• _WHAT TO PRODUCE_
Extract each line in the items below that contains the string "percentage", treating uppercase and lowercase as different.

(Stored entries)
※ ※ ※
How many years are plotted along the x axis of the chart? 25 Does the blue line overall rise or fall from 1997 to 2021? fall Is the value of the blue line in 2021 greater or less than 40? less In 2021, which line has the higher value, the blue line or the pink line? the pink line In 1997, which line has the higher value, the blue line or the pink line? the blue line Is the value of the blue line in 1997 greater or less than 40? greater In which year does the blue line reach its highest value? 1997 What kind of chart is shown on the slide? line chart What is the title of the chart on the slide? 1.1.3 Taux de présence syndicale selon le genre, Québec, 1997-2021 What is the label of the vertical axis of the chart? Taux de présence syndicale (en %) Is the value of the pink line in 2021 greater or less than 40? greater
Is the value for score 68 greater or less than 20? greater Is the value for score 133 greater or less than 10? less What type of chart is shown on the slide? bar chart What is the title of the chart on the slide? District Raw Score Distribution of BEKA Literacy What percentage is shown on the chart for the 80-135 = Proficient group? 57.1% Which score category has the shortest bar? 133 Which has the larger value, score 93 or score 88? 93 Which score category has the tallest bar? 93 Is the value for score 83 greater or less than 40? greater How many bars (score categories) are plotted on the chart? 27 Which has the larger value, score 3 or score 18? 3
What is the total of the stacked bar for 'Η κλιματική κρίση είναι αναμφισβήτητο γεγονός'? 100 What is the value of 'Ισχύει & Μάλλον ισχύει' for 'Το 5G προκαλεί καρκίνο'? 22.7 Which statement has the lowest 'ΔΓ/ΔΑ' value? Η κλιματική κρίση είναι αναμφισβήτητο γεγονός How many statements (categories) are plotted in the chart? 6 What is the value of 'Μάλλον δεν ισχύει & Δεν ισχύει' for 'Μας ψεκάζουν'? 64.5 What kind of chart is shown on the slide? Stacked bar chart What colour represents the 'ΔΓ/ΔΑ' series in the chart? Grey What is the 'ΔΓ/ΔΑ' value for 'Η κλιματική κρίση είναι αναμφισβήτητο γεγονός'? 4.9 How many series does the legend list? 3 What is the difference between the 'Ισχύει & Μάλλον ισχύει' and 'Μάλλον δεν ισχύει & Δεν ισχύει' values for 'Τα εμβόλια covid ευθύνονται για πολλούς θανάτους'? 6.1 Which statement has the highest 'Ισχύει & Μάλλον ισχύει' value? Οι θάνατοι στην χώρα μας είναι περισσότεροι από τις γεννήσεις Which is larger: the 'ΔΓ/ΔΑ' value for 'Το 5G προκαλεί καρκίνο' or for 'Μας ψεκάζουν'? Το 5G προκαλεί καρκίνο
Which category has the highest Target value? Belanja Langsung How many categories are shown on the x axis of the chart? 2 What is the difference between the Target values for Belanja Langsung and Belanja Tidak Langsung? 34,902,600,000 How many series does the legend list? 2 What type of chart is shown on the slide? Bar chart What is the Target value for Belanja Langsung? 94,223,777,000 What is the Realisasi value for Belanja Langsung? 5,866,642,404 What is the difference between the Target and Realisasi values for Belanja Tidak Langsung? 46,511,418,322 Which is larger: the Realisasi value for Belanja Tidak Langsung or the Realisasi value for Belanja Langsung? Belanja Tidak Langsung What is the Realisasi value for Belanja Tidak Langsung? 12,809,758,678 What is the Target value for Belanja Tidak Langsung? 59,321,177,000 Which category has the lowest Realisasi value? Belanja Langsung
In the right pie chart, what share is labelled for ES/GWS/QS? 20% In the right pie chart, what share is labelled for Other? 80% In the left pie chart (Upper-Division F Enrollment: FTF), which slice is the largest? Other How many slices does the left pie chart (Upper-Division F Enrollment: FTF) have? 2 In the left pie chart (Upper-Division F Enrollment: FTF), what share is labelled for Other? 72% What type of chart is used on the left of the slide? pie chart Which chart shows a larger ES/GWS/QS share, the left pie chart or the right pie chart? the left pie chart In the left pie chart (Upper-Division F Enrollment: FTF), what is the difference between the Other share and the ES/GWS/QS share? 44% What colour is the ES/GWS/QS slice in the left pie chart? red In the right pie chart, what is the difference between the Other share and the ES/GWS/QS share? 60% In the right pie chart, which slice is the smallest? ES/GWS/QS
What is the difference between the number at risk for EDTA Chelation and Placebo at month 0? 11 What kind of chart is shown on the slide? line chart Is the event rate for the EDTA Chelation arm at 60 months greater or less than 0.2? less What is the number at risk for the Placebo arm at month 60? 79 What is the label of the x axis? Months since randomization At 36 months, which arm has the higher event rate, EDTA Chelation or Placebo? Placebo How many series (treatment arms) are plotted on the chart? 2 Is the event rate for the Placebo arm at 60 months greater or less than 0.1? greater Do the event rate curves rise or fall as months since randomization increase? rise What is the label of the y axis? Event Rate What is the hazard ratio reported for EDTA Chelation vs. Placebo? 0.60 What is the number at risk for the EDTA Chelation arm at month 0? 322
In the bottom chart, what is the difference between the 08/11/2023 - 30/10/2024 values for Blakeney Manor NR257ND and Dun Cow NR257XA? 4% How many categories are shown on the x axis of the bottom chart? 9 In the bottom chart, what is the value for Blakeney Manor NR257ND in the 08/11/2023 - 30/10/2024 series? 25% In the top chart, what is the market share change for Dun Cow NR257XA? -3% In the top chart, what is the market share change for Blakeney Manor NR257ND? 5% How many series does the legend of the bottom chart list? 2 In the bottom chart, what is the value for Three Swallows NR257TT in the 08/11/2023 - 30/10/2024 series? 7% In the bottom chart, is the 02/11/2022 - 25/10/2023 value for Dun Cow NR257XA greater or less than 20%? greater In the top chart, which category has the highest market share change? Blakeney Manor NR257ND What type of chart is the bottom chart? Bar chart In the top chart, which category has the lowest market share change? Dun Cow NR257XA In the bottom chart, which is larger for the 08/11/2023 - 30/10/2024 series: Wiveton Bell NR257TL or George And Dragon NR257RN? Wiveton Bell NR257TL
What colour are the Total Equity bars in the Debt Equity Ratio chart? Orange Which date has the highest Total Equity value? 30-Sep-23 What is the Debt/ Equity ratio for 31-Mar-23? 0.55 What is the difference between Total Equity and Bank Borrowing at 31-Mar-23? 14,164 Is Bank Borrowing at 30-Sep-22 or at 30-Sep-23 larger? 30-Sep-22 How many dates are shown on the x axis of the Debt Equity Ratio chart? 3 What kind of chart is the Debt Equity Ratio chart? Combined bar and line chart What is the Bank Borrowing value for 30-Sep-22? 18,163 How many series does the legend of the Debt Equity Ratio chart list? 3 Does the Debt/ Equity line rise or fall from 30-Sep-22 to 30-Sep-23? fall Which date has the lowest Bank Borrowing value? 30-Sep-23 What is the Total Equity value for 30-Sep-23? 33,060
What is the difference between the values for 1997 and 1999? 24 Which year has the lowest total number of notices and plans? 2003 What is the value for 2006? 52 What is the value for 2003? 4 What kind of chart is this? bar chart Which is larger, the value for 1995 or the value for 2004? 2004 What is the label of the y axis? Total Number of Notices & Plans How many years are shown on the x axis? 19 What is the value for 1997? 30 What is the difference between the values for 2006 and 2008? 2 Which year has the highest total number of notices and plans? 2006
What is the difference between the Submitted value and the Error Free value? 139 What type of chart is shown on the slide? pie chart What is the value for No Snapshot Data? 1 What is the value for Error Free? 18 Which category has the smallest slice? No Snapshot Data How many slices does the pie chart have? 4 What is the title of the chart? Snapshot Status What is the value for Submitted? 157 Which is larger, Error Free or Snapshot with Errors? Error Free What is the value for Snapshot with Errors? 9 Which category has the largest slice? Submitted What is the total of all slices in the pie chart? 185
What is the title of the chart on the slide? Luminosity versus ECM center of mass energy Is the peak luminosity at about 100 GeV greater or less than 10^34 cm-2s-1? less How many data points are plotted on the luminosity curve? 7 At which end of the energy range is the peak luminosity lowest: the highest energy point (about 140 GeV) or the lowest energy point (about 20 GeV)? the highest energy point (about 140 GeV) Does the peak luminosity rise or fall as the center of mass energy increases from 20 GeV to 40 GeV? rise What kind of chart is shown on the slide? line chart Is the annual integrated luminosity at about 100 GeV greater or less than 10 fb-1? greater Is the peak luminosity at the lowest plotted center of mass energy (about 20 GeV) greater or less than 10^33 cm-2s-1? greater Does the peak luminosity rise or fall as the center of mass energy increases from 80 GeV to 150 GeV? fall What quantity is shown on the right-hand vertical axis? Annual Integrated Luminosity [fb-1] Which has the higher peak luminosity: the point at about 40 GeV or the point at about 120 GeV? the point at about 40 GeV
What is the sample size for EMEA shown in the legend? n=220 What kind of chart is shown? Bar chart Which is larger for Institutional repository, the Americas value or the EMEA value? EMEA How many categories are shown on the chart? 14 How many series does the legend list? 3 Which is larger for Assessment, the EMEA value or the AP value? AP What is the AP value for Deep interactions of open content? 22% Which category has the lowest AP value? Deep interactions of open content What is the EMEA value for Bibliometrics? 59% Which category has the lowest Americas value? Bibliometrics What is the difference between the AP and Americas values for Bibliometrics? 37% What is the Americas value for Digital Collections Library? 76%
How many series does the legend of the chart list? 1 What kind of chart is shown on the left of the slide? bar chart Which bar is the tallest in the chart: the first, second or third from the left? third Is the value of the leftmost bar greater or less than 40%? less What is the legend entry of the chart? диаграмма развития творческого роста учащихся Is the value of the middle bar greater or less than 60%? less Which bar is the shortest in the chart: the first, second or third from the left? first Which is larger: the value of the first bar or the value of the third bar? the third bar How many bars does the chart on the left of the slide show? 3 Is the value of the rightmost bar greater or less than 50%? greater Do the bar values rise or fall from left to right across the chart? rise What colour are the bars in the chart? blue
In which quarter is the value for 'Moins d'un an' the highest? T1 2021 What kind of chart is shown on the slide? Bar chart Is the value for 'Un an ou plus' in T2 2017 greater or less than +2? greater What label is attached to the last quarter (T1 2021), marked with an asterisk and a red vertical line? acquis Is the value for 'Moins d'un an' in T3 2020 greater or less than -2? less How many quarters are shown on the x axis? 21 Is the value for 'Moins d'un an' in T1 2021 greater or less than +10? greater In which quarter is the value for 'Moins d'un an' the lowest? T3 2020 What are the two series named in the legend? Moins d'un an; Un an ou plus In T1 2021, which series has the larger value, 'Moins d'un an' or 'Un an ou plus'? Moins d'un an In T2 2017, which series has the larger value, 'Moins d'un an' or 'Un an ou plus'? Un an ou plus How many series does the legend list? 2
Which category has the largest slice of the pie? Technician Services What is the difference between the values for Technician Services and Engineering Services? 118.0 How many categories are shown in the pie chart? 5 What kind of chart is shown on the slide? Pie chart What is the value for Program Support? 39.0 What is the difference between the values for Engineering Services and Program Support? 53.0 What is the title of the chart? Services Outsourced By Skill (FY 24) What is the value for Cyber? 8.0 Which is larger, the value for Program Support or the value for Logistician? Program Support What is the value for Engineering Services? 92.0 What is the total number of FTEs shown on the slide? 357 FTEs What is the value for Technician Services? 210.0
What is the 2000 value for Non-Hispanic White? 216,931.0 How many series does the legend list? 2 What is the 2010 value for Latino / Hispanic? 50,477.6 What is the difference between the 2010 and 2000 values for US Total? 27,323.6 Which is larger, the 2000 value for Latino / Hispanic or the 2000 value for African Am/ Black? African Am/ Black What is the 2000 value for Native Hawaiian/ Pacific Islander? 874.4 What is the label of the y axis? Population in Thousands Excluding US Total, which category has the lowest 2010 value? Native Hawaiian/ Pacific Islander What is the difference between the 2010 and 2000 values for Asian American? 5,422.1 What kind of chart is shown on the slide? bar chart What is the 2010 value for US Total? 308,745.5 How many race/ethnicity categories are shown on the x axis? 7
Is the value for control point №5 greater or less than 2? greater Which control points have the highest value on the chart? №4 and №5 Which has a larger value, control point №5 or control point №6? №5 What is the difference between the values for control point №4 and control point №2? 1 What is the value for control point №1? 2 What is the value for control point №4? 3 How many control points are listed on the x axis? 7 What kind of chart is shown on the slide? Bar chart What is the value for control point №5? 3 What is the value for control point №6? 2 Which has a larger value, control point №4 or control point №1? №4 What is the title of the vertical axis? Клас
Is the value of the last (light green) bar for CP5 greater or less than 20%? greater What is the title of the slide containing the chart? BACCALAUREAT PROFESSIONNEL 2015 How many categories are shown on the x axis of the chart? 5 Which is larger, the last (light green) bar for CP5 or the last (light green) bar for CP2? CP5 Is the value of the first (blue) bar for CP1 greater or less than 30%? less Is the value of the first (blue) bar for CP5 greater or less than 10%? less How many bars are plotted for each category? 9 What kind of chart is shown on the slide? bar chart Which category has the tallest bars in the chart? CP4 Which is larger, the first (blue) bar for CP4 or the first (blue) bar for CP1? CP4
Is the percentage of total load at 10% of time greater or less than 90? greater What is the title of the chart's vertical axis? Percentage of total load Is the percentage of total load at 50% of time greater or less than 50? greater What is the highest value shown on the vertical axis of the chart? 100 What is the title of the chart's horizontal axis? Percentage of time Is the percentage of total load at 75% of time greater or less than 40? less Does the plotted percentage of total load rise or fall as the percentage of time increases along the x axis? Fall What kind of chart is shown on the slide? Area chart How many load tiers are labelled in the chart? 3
※ ※ ※
• _RESPONSE BELOW_
Is the value for score 68 greater or less than 20? greater Is the value for score 133 greater or less than 10? less What type of chart is shown on the slide? bar chart What is the title of the chart on the slide? District Raw Score Distribution of BEKA Literacy What percentage is shown on the chart for the 80-135 = Proficient group? 57.1% Which score category has the shortest bar? 133 Which has the larger value, score 93 or score 88? 93 Which score category has the tallest bar? 93 Is the value for score 83 greater or less than 40? greater How many bars (score categories) are plotted on the chart? 27 Which has the larger value, score 3 or score 18? 3
Is the percentage of total load at 10% of time greater or less than 90? greater What is the title of the chart's vertical axis? Percentage of total load Is the percentage of total load at 50% of time greater or less than 50? greater What is the highest value shown on the vertical axis of the chart? 100 What is the title of the chart's horizontal axis? Percentage of time Is the percentage of total load at 75% of time greater or less than 40? less Does the plotted percentage of total load rise or fall as the percentage of time increases along the x axis? Fall What kind of chart is shown on the slide? Area chart How many load tiers are labelled in the chart? 3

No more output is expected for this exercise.